- _Request_: List every line in the entries below that contains the word "photo", copying each line in full. Case matters.

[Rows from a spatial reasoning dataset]
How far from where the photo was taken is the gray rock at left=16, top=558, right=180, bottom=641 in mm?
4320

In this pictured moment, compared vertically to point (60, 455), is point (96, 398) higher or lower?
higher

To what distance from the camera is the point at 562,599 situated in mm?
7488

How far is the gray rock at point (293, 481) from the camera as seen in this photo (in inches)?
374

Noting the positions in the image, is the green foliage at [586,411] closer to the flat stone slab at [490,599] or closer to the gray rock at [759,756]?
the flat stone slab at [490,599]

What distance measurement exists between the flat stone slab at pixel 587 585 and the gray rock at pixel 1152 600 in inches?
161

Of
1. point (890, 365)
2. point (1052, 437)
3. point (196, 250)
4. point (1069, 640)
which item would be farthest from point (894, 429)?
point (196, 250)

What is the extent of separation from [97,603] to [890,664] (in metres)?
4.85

- _Answer to the problem_:
How far from where the photo was taken is the gray rock at left=16, top=558, right=180, bottom=641 in mm?
How far is the gray rock at point (293, 481) from the camera as seen in this photo (in inches)?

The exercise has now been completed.